Segment Start: Input material

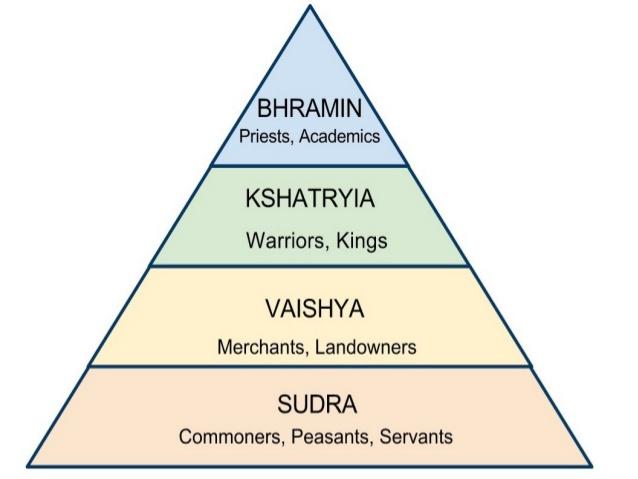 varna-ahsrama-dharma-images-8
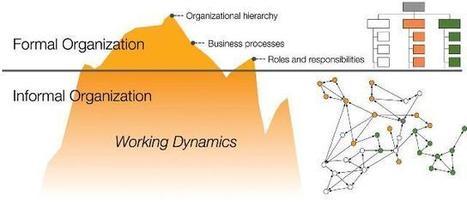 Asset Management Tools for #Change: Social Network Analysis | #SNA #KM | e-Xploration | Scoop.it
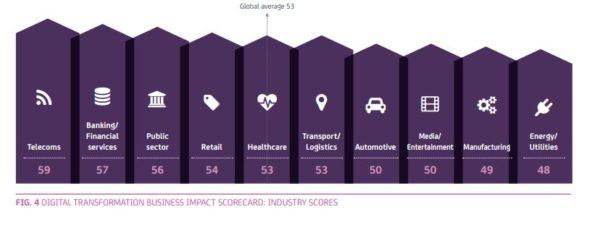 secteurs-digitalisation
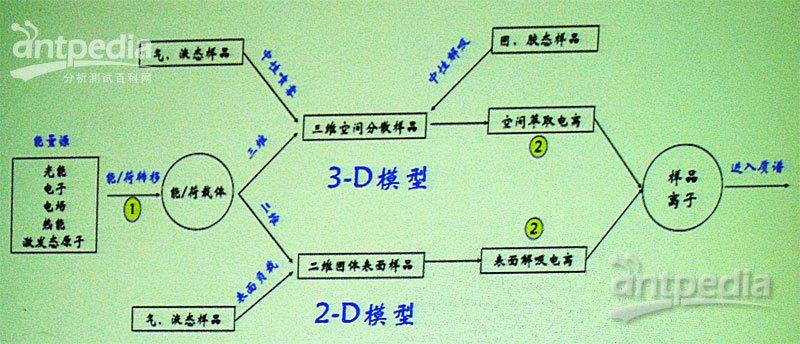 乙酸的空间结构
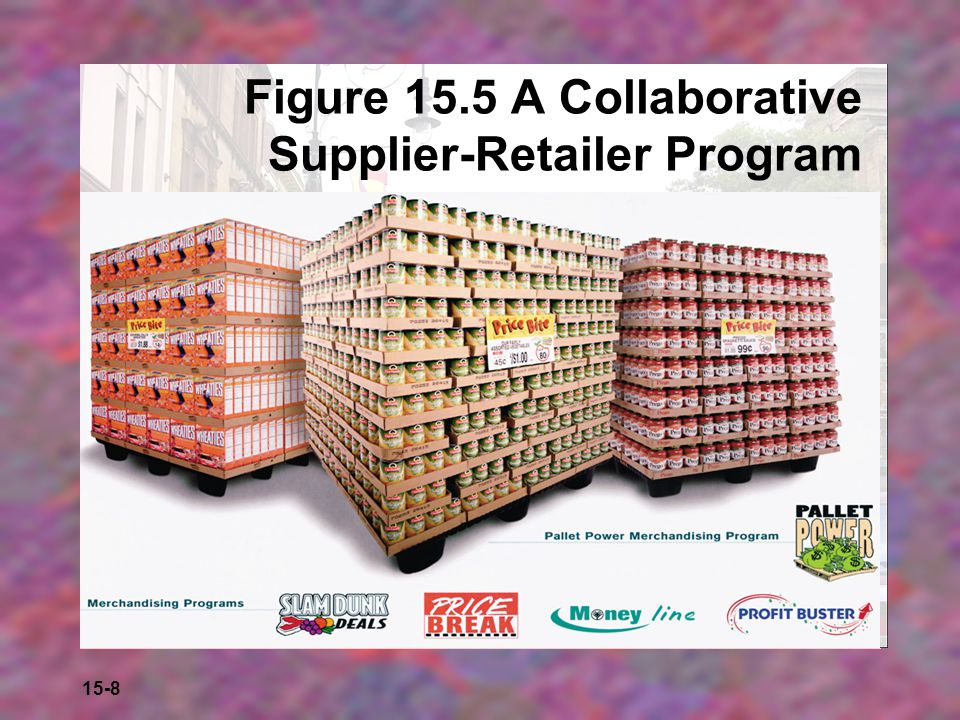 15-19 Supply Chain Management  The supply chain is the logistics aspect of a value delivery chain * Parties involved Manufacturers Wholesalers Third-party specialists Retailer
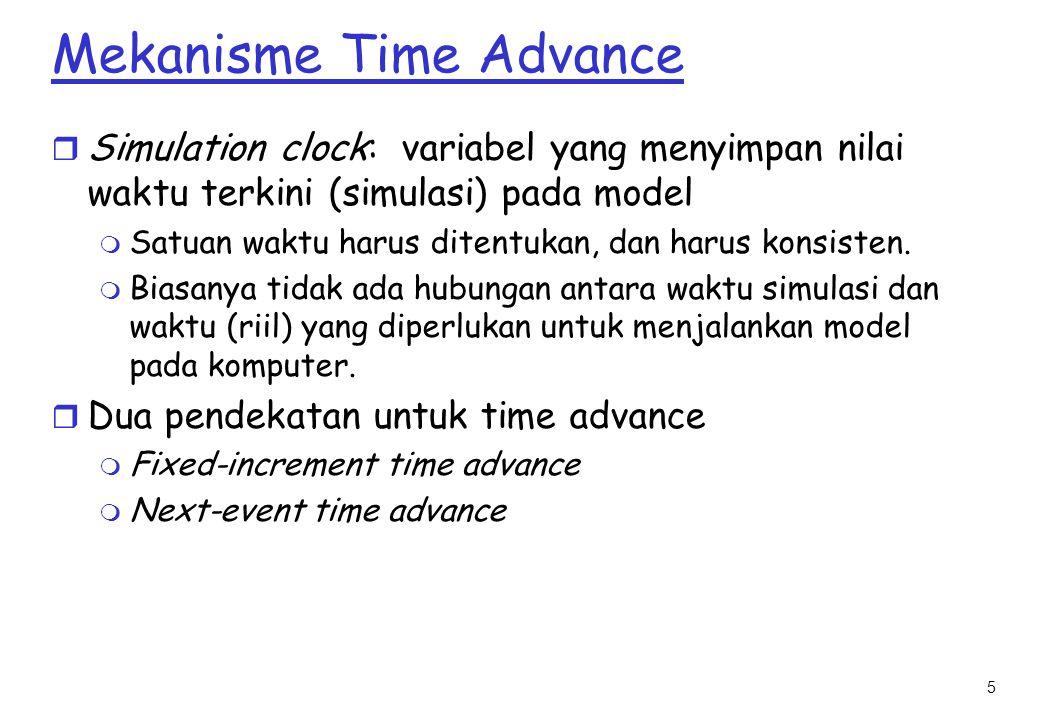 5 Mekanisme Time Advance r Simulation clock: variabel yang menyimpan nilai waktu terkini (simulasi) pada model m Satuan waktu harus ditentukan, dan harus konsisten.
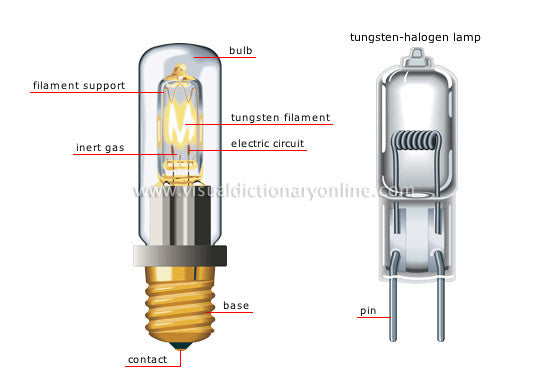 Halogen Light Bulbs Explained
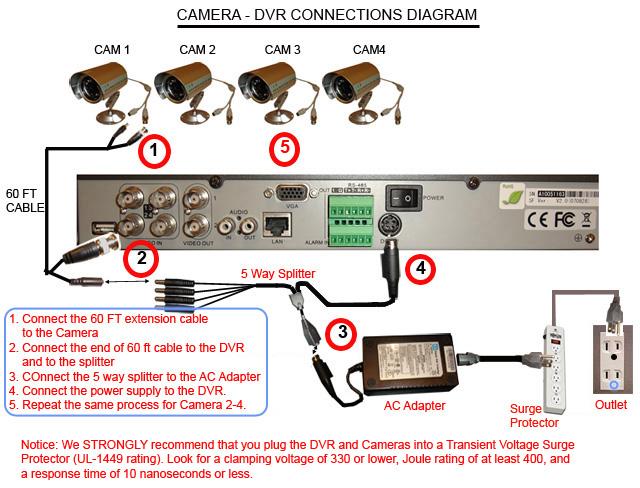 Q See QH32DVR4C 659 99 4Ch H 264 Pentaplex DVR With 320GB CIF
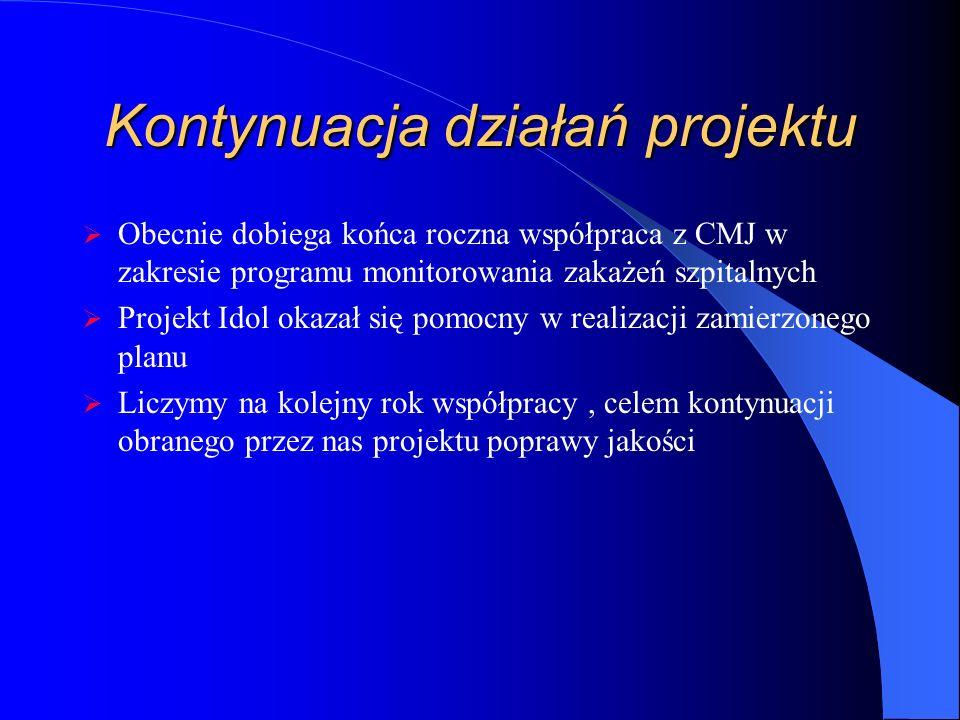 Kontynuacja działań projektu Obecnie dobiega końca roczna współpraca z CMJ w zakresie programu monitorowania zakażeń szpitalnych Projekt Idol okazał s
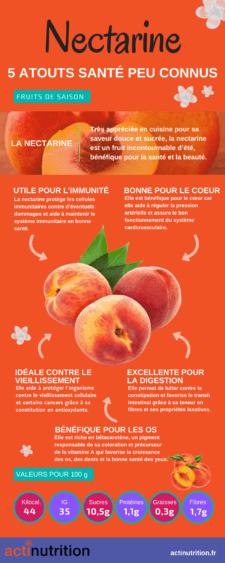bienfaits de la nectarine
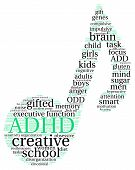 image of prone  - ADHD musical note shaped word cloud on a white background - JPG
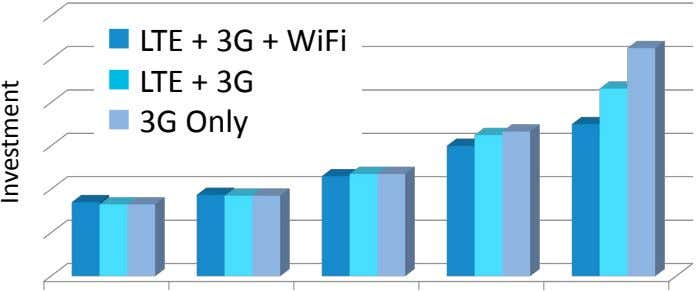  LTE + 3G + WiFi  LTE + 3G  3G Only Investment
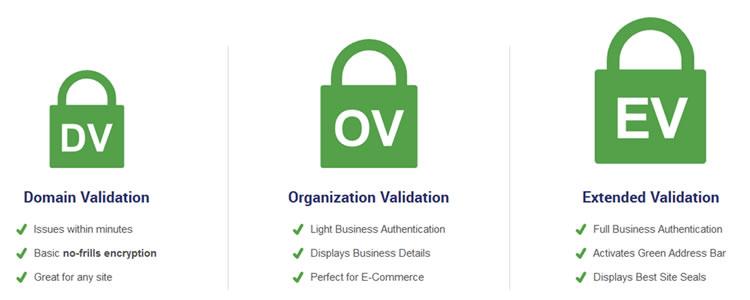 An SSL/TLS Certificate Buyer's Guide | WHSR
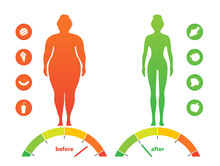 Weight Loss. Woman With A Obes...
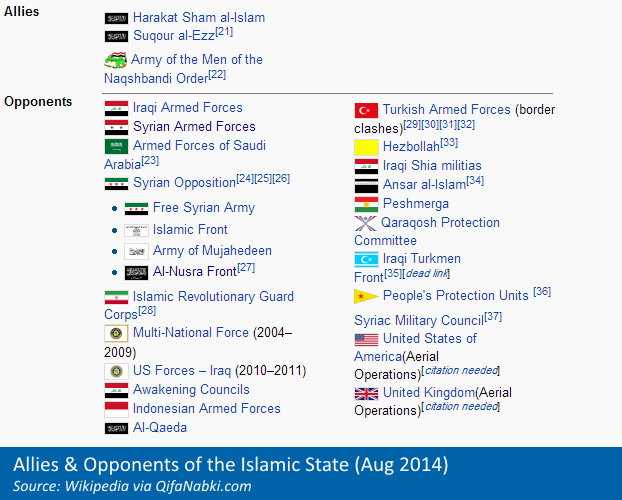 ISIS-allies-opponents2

Segment End: Input material

Copy only what lies between the line with "Asset Management Tools" and the line with "Q See QH32DVR4C", those two lines included, exactly as given above; pictures stay out.

 Asset Management Tools for #Change: Social Network Analysis | #SNA #KM | e-Xploration | Scoop.it
 secteurs-digitalisation
 乙酸的空间结构
 15-19 Supply Chain Management  The supply chain is the logistics aspect of a value delivery chain * Parties involved Manufacturers Wholesalers Third-party specialists Retailer
 5 Mekanisme Time Advance r Simulation clock: variabel yang menyimpan nilai waktu terkini (simulasi) pada model m Satuan waktu harus ditentukan, dan harus konsisten.
 Halogen Light Bulbs Explained
 Q See QH32DVR4C 659 99 4Ch H 264 Pentaplex DVR With 320GB CIF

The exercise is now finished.